• _TASK STATEMENT_
Transcribe only what runs from the line containing "How far are" through the final line below, exactly, and leave every picture out.

• _Records from a dataset_
★ ★ ★
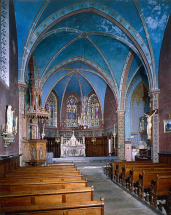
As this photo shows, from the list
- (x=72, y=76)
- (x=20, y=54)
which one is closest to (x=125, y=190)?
(x=20, y=54)

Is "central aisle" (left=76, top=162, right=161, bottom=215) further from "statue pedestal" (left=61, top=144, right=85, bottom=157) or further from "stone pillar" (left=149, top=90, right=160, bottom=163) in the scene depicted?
"statue pedestal" (left=61, top=144, right=85, bottom=157)

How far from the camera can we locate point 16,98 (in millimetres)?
12578

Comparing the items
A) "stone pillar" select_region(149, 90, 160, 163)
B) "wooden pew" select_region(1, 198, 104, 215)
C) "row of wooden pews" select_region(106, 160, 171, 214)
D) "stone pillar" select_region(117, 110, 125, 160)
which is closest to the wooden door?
"stone pillar" select_region(117, 110, 125, 160)

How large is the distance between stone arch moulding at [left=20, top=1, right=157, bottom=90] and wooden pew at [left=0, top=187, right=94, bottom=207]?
31.6 ft

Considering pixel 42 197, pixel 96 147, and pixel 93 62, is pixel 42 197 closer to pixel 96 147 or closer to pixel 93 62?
pixel 93 62

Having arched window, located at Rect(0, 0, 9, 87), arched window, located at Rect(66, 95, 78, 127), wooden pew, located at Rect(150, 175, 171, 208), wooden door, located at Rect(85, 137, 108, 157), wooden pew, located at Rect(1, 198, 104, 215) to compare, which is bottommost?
wooden door, located at Rect(85, 137, 108, 157)

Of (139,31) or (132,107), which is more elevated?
(139,31)

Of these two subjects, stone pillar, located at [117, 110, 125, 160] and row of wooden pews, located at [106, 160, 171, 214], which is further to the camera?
stone pillar, located at [117, 110, 125, 160]

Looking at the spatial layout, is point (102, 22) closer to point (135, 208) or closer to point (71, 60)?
point (71, 60)

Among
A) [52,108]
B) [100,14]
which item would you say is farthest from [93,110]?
[100,14]

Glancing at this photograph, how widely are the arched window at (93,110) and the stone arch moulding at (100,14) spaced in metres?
14.4

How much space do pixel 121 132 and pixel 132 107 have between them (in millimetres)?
3439

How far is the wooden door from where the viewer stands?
27.0 m

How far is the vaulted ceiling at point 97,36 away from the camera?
12.8 meters
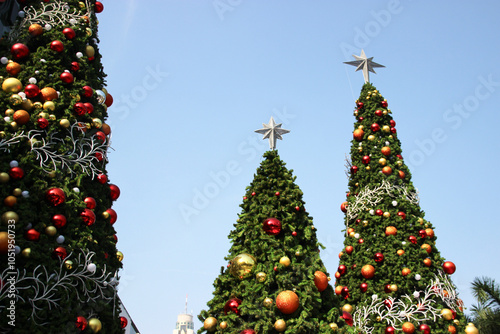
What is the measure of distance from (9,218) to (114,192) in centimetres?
184

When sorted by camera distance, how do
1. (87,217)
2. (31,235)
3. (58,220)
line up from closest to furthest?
(31,235) → (58,220) → (87,217)

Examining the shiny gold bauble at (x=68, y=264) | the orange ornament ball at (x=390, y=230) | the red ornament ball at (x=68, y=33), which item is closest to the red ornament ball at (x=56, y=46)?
the red ornament ball at (x=68, y=33)

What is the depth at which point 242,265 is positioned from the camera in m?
6.96

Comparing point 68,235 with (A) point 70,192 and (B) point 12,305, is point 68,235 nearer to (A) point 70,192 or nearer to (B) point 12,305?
(A) point 70,192

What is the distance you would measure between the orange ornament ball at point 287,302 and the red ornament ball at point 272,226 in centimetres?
112

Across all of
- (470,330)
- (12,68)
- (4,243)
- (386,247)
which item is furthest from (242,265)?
(470,330)

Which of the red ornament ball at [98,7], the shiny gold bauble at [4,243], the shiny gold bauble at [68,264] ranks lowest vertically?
the shiny gold bauble at [68,264]

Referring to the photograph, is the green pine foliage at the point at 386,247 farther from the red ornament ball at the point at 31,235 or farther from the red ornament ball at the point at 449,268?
the red ornament ball at the point at 31,235

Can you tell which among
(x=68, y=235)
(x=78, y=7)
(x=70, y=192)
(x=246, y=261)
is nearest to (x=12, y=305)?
(x=68, y=235)

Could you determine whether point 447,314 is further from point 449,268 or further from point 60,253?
point 60,253

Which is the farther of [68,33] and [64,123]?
[68,33]

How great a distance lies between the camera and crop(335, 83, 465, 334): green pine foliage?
865cm

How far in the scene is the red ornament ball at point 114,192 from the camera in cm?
684

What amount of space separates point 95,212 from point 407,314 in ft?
21.3
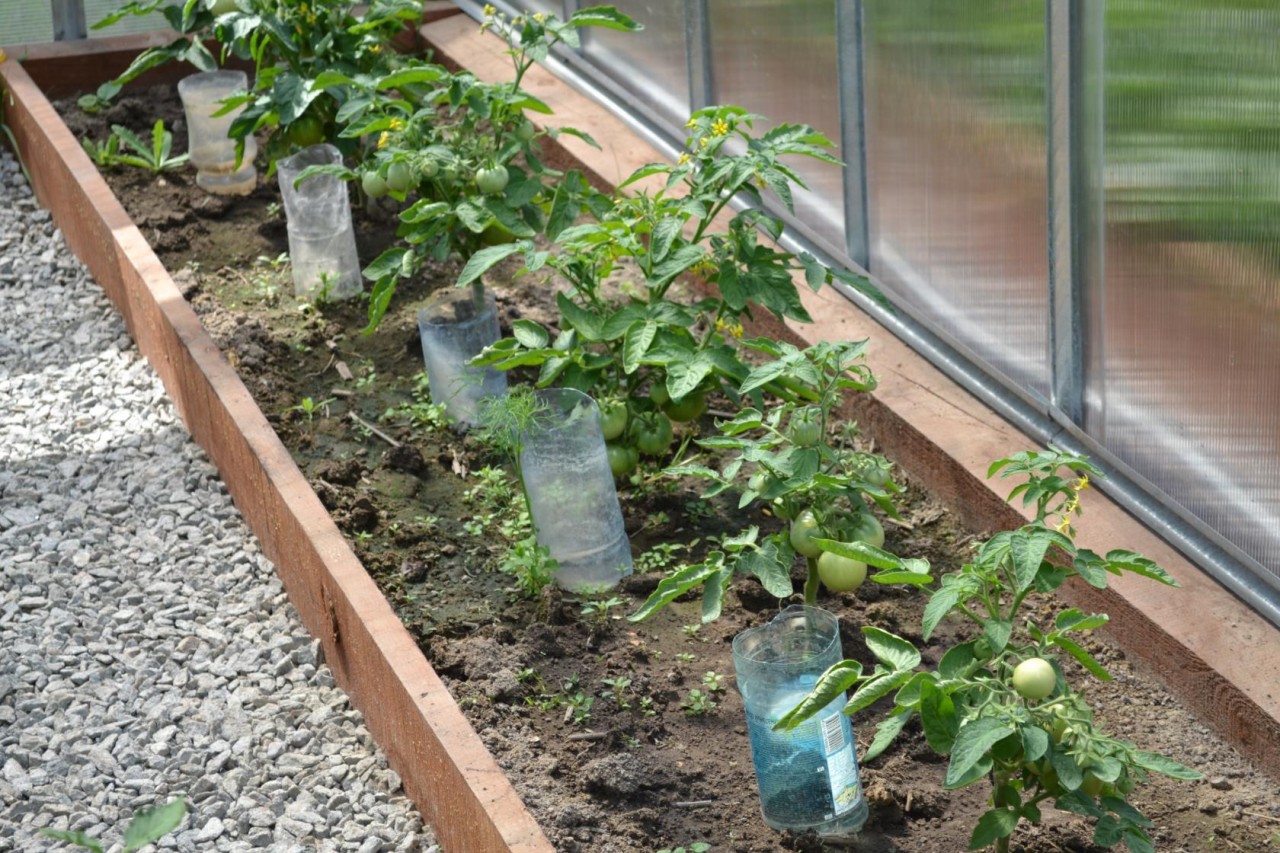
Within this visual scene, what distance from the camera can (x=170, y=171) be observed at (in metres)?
6.34

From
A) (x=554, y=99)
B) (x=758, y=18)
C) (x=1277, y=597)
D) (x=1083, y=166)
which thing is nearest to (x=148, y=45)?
(x=554, y=99)

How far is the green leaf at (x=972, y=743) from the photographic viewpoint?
2.53 m

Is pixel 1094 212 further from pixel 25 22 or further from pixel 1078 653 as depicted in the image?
pixel 25 22

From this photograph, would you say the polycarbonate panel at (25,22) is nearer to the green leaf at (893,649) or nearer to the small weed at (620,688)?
the small weed at (620,688)

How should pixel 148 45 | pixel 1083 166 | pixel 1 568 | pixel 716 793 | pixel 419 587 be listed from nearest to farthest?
pixel 716 793
pixel 1083 166
pixel 419 587
pixel 1 568
pixel 148 45

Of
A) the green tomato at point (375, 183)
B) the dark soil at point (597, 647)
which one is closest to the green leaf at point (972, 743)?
the dark soil at point (597, 647)

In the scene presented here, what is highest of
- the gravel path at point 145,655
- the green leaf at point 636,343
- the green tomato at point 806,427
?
the green leaf at point 636,343

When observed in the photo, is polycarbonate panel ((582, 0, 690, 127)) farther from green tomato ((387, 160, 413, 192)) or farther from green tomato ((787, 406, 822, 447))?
green tomato ((787, 406, 822, 447))

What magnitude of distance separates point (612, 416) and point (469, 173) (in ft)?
2.77

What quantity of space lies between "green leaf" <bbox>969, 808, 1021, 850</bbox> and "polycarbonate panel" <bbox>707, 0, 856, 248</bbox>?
2.34 m

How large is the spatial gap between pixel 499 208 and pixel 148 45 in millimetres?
3341

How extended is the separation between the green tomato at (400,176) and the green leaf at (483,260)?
0.47 metres

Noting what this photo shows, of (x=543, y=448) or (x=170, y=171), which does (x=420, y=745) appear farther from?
(x=170, y=171)

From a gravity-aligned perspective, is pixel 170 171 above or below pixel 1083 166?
below
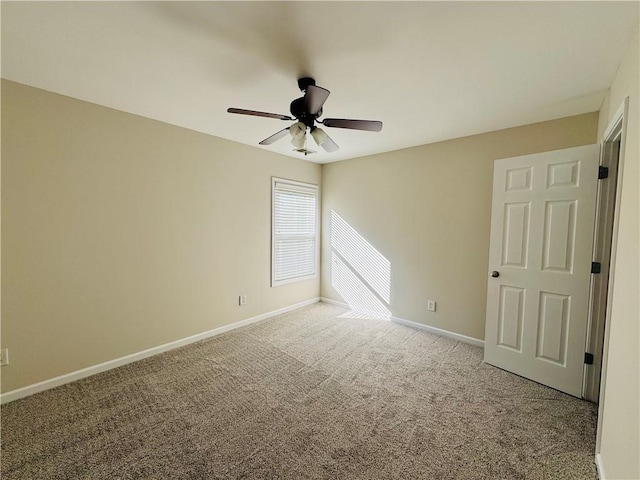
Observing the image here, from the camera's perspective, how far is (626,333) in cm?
129

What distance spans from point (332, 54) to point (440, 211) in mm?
2361

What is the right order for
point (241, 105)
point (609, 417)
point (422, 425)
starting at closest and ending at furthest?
point (609, 417), point (422, 425), point (241, 105)

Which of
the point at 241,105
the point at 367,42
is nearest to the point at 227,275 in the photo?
the point at 241,105

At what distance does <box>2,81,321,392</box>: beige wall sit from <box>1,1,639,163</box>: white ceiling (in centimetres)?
34

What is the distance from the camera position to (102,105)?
245cm

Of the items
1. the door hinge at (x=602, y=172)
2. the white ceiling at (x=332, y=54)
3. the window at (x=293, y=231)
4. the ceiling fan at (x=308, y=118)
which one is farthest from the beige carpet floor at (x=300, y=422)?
the white ceiling at (x=332, y=54)

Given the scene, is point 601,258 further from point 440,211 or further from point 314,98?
point 314,98

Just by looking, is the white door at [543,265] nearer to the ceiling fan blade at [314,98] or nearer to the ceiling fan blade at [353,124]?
the ceiling fan blade at [353,124]

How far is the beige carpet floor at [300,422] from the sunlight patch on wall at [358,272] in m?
1.25

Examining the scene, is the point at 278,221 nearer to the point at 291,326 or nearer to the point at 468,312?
the point at 291,326

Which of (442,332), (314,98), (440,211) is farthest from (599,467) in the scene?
(314,98)

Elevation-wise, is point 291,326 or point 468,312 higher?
point 468,312

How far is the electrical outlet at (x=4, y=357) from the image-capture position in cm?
206

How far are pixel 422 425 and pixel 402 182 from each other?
2.81 metres
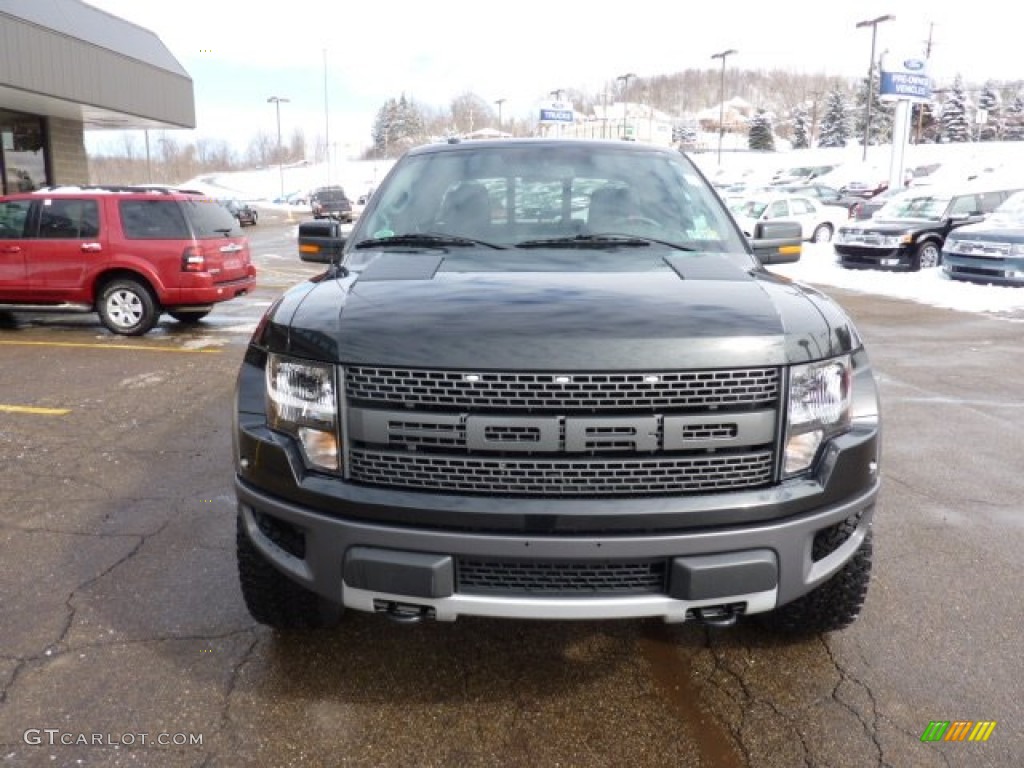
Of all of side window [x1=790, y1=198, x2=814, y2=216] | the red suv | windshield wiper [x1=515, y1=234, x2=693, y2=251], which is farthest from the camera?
side window [x1=790, y1=198, x2=814, y2=216]

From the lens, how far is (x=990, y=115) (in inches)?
3617

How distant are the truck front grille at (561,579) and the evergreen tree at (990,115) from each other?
101 meters

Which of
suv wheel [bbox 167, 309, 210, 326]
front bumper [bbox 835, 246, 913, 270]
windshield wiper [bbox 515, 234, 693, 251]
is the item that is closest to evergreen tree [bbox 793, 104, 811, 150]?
front bumper [bbox 835, 246, 913, 270]

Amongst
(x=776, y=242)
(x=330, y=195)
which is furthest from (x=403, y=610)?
(x=330, y=195)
★ ★ ★
• _SOLUTION TO THE PROBLEM_
How far are pixel 422 425 and pixel 402 182 from each other?
2.81 metres
Of all of side window [x1=790, y1=198, x2=814, y2=216] | the red suv | windshield wiper [x1=515, y1=234, x2=693, y2=251], which is farthest from the camera?
side window [x1=790, y1=198, x2=814, y2=216]

From the lens, how far is (x=990, y=115) (in inches)?
3617

How distant are the truck front grille at (561,579) and the evergreen tree at (990,115) from each other?
101 meters

Which of
suv wheel [bbox 167, 309, 210, 326]
front bumper [bbox 835, 246, 913, 270]
windshield wiper [bbox 515, 234, 693, 251]
is the item that is closest to evergreen tree [bbox 793, 104, 811, 150]?
front bumper [bbox 835, 246, 913, 270]

Amongst
(x=776, y=242)
(x=330, y=195)
which is furthest from (x=403, y=610)?
(x=330, y=195)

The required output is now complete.